**REQUIRED TASKS**.
(a) Answer these questions using the discussion of bootstrapping Julia's parser, one line per answer marked the same way:
(i) Besides compiling the C s-expr parser, what else does a new system need to have?
(ii) What is the Rust compiler built with?
(iii) What did the Zig developers use to self-host?
(b) Pick up the discussion of bootstrapping Julia's parser after its final sentence and continue it for a short paragraph.
— Begin EXTRACT —
But that has me wondering—would such a “bootstrapped” s-expr Julia parser make for easier porting to new environments (for the parser, at least)? Or perhaps act as a “target format” for alternate front-ends?

Yes, porting to new environments is one of the main use cases: on a new system you “just” need to compile the C s-expr parser (and have a working LLVM backend). It could also be a target for people wanting to use a different syntax front end for Julia.


I guess I’m playing devil’s advocate, but I don’t think you’re strictly correct. There’s been academic research on this topic (countering Ken Thompson), and Linux (and other) software distributions have to deal with the same and related issues:


Afaik with reproducible builds you only need to trust the original inputs, intermediate builds are deterministic and verifiable.

The Rust compiler is built using its own previous minor version.


The Zig folks used WASM/WASI to self-host.
— End EXTRACT —
— Begin STORED DATA —
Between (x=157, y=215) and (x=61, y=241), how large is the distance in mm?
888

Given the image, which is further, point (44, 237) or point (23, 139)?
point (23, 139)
— End STORED DATA —
**ANSWERS BELOW**.
(a)
(i) A working LLVM backend.
(ii) Its own previous minor version.
(iii) WASM/WASI.

(b)
That’s a very cool approach, but I think for us the s-expr approach is much simpler. Why can we do that whereas Zig can’t? One reason is that Julia AST is already basically s-exprs, so this is really easy for us, whereas Zig would have to design a syntax serialization format that’s simple to parse yet general enough for the entire Zig syntax (which presumably wasn’t designed with s-exprs in mind). The other major difference is that Zig is trying to fully boostrap their entire compiler, so they need a way to run the whole thing on a new system, not just the parser. Julia, on the other hand, isn’t fully bootstrapped—our core runtime is written in C—so we just don’t have as hard of a boostrapping problem as they do and a simpler solution works for us.